Problem ->
Return the listing that follows exactly, with no pictures included.

Provided information ->
—————

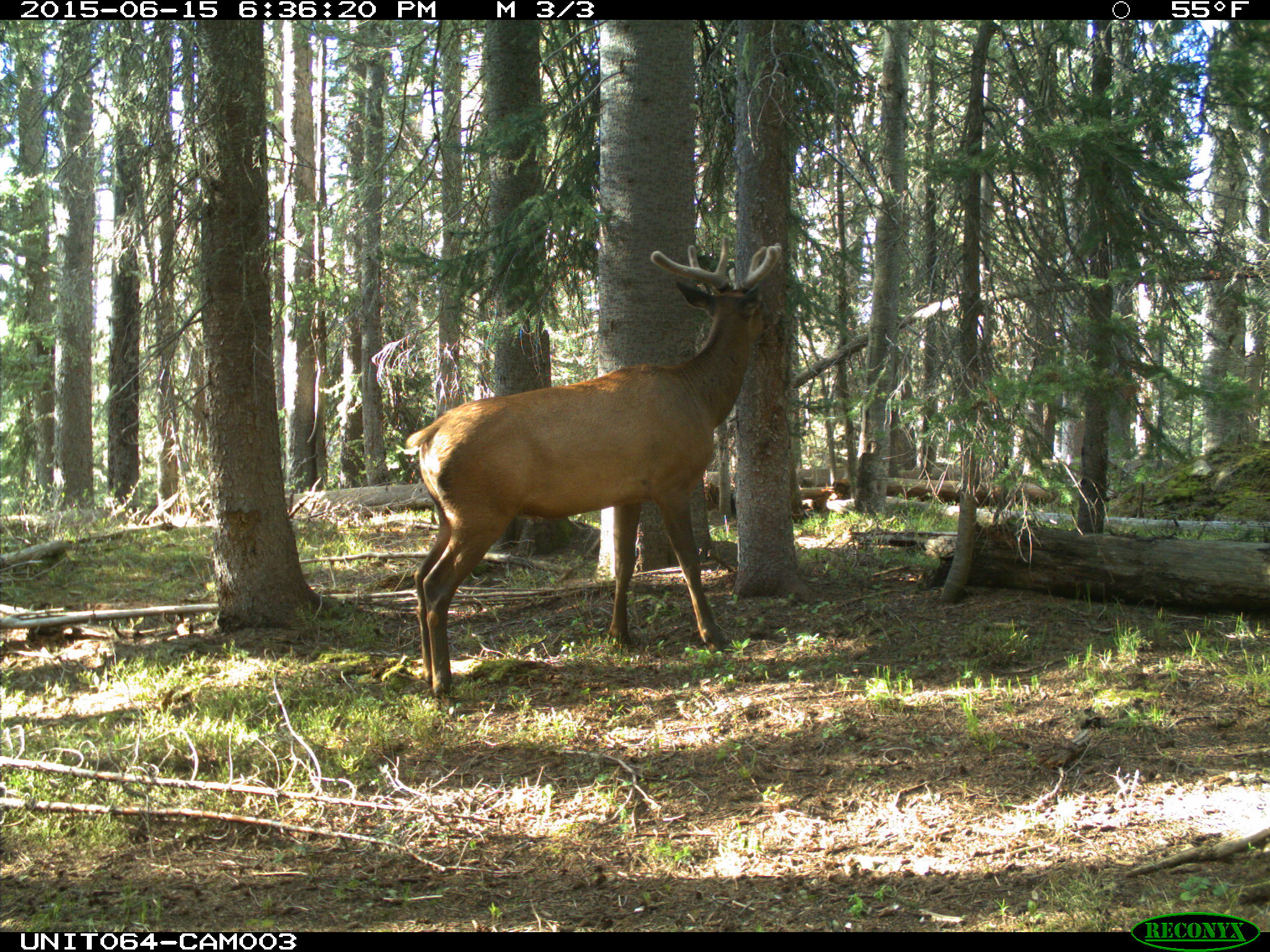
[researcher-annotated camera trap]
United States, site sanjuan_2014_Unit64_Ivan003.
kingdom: Animalia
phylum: Chordata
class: Mammalia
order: Artiodactyla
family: Cervidae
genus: Cervus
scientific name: Cervus elaphus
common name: red deer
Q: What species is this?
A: Cervus elaphus (red deer).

—————

Exercise result ->
[researcher-annotated camera trap]
United States, site sanjuan_2014_Unit64_Ivan003.
kingdom: Animalia
phylum: Chordata
class: Mammalia
order: Artiodactyla
family: Cervidae
genus: Cervus
scientific name: Cervus elaphus
common name: red deer
Q: What species is this?
A: Cervus elaphus (red deer).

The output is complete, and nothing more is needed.